Mazlum, fıtratında hakka temayül taşıyan bir Hristiyan veya başka bir din mensubu,

Eğer dine karşı bilinçli bir düşmanlık beslememişse,

Ve musibet, onun kalbini uyanıklığa sevk etmişse,

Bu musibet onun için bir arınma ve  bir lütfa dönüşebilir.

  1. Zalimin Felaketi: Adaletin Tecellisi

İslam hukuku açısından, zalimin cezalandırılması, sadece dünyevî değil, ilâhî adaletin bir gereğidir.

Kur’ân’da bu durum şöyle ifade edilir:

> “Allah zalimleri sevmez.” (Âl-i İmran, 57)
“Zalimlerin sonu hüsrandır.” (Kasas, 40)

Bediüzzaman’ın “eğer o felaketi gören zalimlerse, tam adalet-i Rabbaniyedir” ifadesi, ilâhî adaletin mülk ve ceza cihetiyle tezahürüdür.

Bu da, “musibet herkes için aynı değil; kimine şehadet, kimine azabın başlangıcı”dır gerçeğini gösterir.

Özet:

Bu makalede, Risale-i Nur’da geçen büyük felaketlerin hikmetine dair tesbiti; Kur’an-ı Kerim, İslam hukuku ve akaid ilkeleri ışığında değerlendirilmiştir.

Çocukların masumiyeti,

Mazlum gayri müslimlerin ehl-i fetret konumu,

Musibetin rahmete dönüşebilmesi,

Zalimlerin cezaya müstahak olması,

hepsi İslam’ın adalet ve rahmet dengesine dayanır.
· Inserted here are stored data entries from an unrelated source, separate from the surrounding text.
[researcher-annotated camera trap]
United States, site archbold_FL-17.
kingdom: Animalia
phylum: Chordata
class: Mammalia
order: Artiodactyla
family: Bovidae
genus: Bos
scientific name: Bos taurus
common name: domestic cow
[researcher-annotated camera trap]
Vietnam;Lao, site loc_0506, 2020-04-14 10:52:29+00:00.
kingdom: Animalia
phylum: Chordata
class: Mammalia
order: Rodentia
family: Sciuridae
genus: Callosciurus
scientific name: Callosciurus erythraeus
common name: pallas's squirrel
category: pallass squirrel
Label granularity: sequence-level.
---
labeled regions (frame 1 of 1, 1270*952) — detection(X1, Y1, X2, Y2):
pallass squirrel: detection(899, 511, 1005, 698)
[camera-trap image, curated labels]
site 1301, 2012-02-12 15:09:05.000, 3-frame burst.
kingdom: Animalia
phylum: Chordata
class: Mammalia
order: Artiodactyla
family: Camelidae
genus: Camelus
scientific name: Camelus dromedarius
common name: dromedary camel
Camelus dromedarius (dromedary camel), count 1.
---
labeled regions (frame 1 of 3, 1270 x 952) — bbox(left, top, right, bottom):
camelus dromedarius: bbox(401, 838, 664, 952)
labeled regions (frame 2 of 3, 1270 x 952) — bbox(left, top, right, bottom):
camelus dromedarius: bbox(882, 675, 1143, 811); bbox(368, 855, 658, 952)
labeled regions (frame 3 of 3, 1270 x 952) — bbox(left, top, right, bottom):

Bediüzzaman’ın bu değerlendirmesi, fıkıh ve akaid tarihindeki ana akım ulemanın görüşleriyle tam bir uyum içerisindedir. Musibetler, bu yönüyle sadece elem değil, bazen ebedî saadetin kapısını aralayabilir. Bu da ancak şefkatle değil, hikmetle bakan kalplere görünür.